For the last three years, the Swadeshi Jagran Manch and the Bharatiya Mazdoor Sangh have strongly opposed the pro-globalisation policies of the NDA Government which has the BJP as its major constituent and leader. The founder of both these organisations is Dattopant Thengdi who was deputed by the RSS high command to create them. Mr. Thengdi, one of the most dedicated RSS pracharaks of old vintage, has never concealed his total opposition to these policies. But it is not only Mr. Thengdi.

A careful observer of the political developments would not fail to recall the unsolicited assurance proffered by L.K. Advani in 1992 in Davos and Washington that the two major parties in India, the then ruling Congress and the Opposition BJP, were in agreement on economic policies. These policies were those which the World Bank and the IMF were pushing during that decade as Structural Adjustment Programmes. In 1995, however, the BJP went back on that assurance to the World Economic Community and adopted swadeshi and self-reliance. It voted against the bill to amend the Indian Patent Act then and again in 1997. It adopted the same attitude on two occasions over the Insurance Regulatory Authority Bill which invited foreign investment in the insurance sector.

If the turnaround between 1992 and 1995-97 was a dramatic one, it was followed by a volte face later, after the BJP assumed its leading role in the Union Government.

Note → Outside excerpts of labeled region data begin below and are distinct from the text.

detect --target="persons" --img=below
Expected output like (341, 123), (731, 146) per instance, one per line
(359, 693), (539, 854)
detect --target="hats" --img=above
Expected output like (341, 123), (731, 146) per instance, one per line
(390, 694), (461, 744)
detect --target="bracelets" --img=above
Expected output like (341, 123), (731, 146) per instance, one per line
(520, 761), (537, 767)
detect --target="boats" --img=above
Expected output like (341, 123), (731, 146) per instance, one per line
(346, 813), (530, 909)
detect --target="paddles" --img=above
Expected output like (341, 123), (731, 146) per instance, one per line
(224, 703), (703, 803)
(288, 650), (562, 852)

Both the measures which it had opposed twice were now owned by it as its own. These were enacted by Parliament with the active support of the Congress.

The NDA Government has been pursuing privatisation of the public sector; has been withdrawing the intervention of the state from several service sectors such as health and education; has, at the behest of the WTO or the MNCs, opened every single sector of the economy and social life to the induction of foreign capital. The agreement arrived at with the U.S. in December 1999 and with other western countries later to withdraw all quantitative restrictions from the bulk of imports has now been followed by commercialisation of water, a most basic necessity for the citizen. Subsidies on food for those below the poverty line have been reduced substantially; those on fertilizers have also been brought down.

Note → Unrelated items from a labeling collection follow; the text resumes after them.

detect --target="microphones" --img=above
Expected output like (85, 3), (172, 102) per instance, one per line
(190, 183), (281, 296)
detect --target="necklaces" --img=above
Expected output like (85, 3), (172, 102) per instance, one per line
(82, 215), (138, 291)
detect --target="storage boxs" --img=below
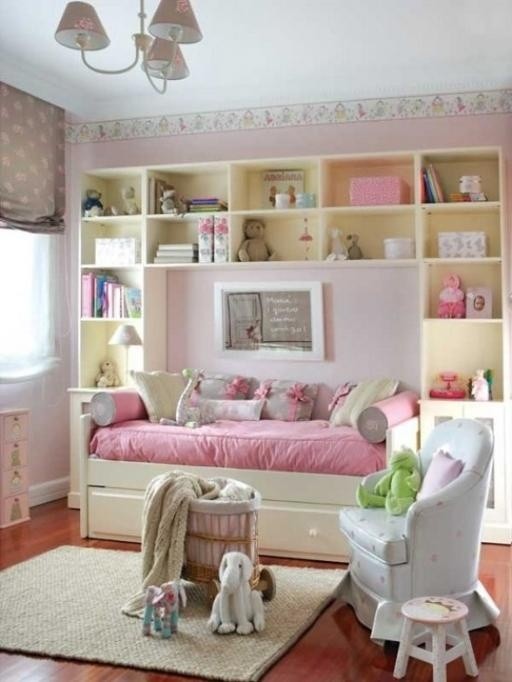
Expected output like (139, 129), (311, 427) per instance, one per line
(349, 177), (409, 205)
(438, 231), (486, 259)
(96, 238), (141, 266)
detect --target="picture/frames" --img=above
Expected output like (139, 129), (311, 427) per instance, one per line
(213, 281), (322, 361)
(465, 285), (491, 319)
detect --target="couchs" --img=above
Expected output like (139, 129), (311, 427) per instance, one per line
(71, 370), (421, 565)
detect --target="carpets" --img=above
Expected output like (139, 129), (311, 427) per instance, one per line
(2, 544), (352, 681)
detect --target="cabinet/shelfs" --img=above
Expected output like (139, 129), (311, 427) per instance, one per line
(2, 409), (32, 526)
(67, 145), (510, 548)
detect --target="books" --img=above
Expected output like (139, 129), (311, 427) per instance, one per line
(80, 171), (144, 321)
(151, 179), (230, 263)
(423, 163), (444, 204)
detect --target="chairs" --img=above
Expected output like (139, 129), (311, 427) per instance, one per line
(340, 418), (500, 637)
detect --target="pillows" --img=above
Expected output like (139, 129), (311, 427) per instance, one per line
(418, 449), (462, 499)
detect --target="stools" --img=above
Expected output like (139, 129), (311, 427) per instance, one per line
(392, 594), (479, 681)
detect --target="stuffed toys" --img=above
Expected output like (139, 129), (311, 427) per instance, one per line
(355, 444), (420, 515)
(139, 580), (188, 638)
(207, 550), (266, 635)
(434, 271), (466, 318)
(236, 218), (279, 262)
(344, 234), (365, 261)
(323, 225), (349, 262)
(95, 359), (122, 387)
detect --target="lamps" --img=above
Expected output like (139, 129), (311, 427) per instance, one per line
(106, 320), (144, 386)
(52, 2), (203, 96)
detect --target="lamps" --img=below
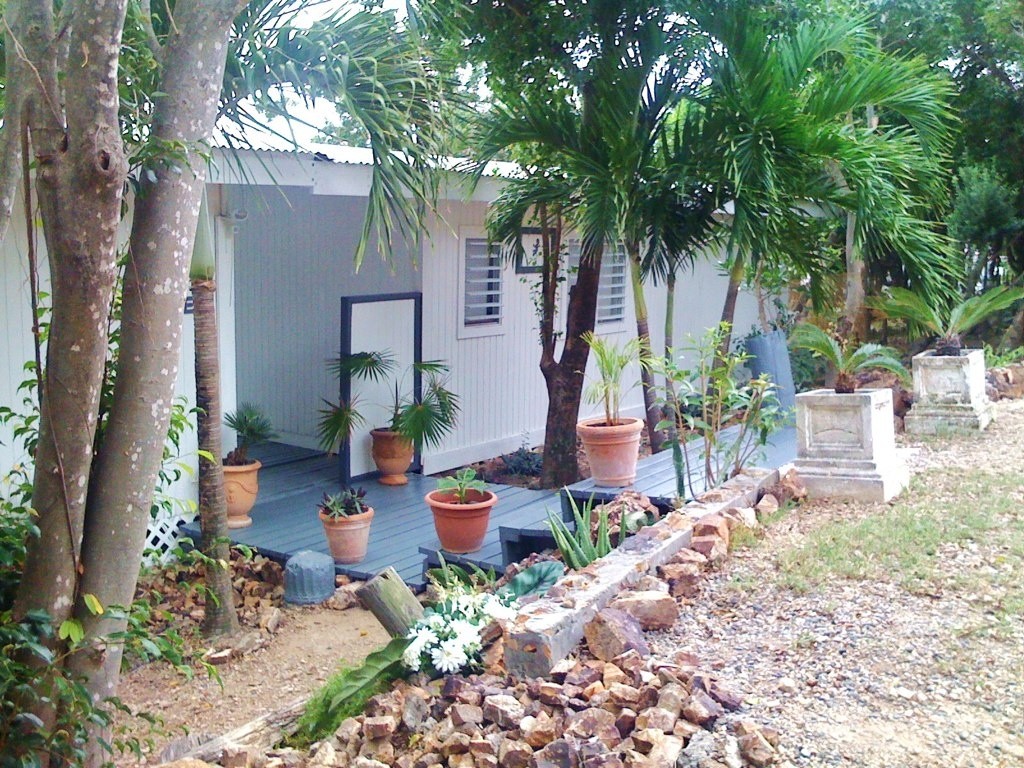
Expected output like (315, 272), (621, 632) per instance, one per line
(230, 207), (249, 222)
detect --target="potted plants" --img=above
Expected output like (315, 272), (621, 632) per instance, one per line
(317, 486), (375, 564)
(864, 285), (1024, 435)
(423, 466), (497, 552)
(221, 401), (280, 530)
(573, 330), (663, 488)
(316, 351), (465, 485)
(785, 320), (912, 499)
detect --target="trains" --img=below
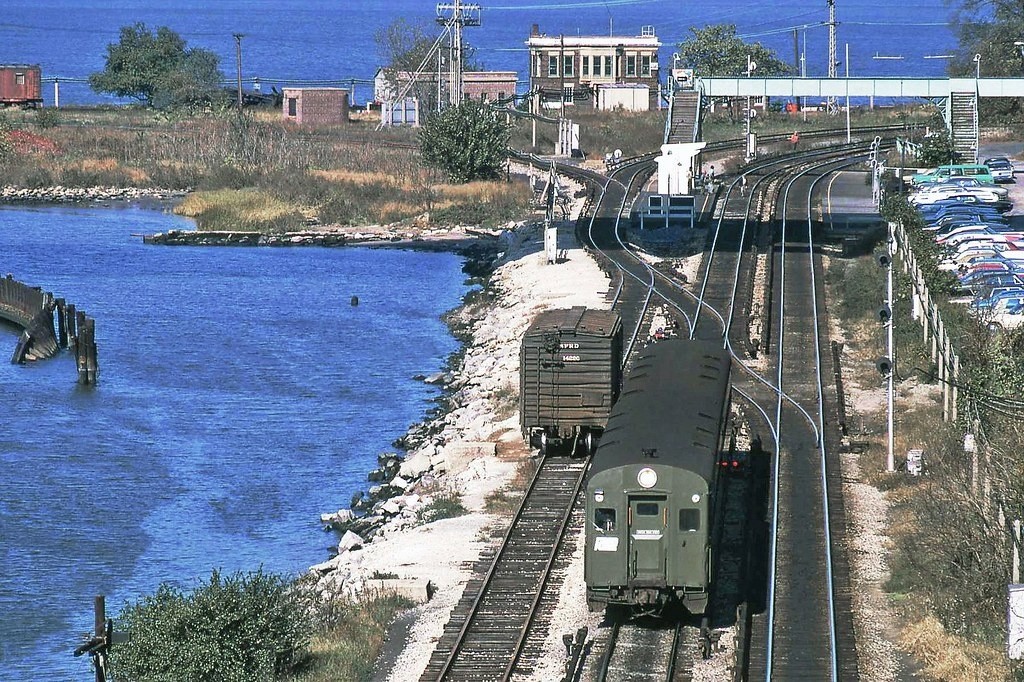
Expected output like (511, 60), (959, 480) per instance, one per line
(582, 338), (732, 620)
(518, 304), (622, 457)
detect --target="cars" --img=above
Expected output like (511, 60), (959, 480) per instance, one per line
(905, 163), (1024, 335)
(984, 158), (1014, 182)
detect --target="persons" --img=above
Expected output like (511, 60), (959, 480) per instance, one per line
(791, 131), (798, 150)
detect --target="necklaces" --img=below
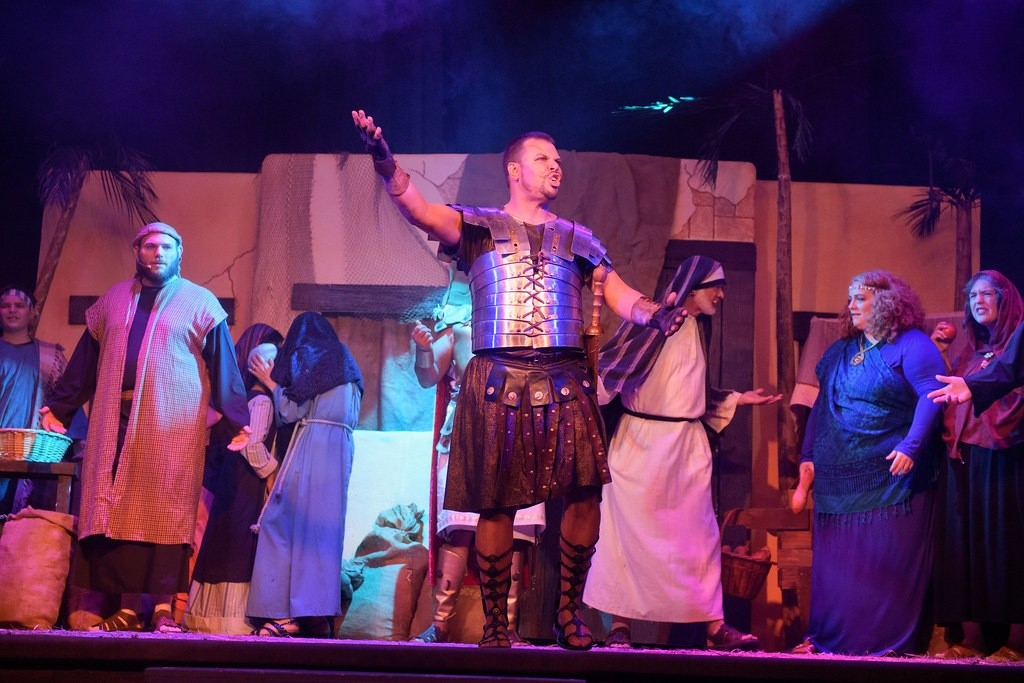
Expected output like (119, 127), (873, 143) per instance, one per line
(849, 334), (879, 366)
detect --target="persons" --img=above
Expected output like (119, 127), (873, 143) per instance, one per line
(181, 322), (296, 633)
(39, 222), (253, 633)
(0, 281), (87, 630)
(597, 254), (783, 650)
(248, 311), (364, 637)
(408, 303), (546, 646)
(792, 271), (950, 658)
(930, 270), (1024, 663)
(927, 320), (1024, 418)
(352, 110), (688, 651)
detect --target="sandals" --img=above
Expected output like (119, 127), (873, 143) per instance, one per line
(412, 625), (453, 643)
(706, 624), (758, 649)
(249, 619), (301, 637)
(93, 611), (147, 632)
(935, 646), (986, 658)
(605, 627), (631, 648)
(983, 646), (1024, 661)
(151, 609), (181, 633)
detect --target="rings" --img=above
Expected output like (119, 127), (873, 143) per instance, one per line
(253, 365), (256, 371)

Swadeshi, service of the poor masses, provision of water to every field and work to every hand; that is, all that the BJP had been promising the electorate throughout its existence has been given the go-by. The Government has made small-scale agriculture an even more unviable occupation. Its policies have led to closures of one-third of all small industries. Retrenchments, closures and lock-outs in medium industries have become common. Large-scale unemployment has resulted causing explosive social tensions. The labour laws are being amended to render our workforce captive for easy exploitation by foreign and indigenous capital.

Common RSS workers would have revolted. Some were silenced by the threat of discipline; others were offered inducements. Some, however, resisted. The Swadeshi Jagran Manch kept on pressuring the Government; yet, it failed utterly. But, it did not have the courage to fight openly. The BMS joined other national trade unions in big conclaves and pledged total participation in protest agitations. Yet, every time, it betrayed them. Appeals of fraternal loyalty and the enchanting mantra of Hindutva, came in handy. Moreover, would not an alternative Government, led or supported by the Congress, pursue the same anti-people policies?

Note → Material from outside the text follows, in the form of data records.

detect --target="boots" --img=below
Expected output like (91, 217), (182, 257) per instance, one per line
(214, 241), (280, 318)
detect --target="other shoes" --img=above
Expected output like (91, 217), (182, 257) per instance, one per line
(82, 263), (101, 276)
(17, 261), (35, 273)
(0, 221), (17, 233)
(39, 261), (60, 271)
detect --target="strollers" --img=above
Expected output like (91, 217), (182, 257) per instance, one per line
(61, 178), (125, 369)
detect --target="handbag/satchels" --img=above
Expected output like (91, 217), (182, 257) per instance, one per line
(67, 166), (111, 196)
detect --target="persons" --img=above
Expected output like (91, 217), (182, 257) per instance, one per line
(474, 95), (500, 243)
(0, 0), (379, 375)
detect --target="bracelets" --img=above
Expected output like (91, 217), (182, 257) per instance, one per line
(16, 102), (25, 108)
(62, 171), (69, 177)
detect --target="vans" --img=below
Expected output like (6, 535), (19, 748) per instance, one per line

Nevertheless, as general elections draw near, Sangh workers have to be enthused; the people have to be won over. A common strategy will be worked out to ensure victory. Small traders have got the VAT postponed. Minimum Support Price of some agricultural goods might be raised, nominally. More BMS affiliates will get Government favours. Besides, frenzied Hindutva remains a trump card to quieten dissent.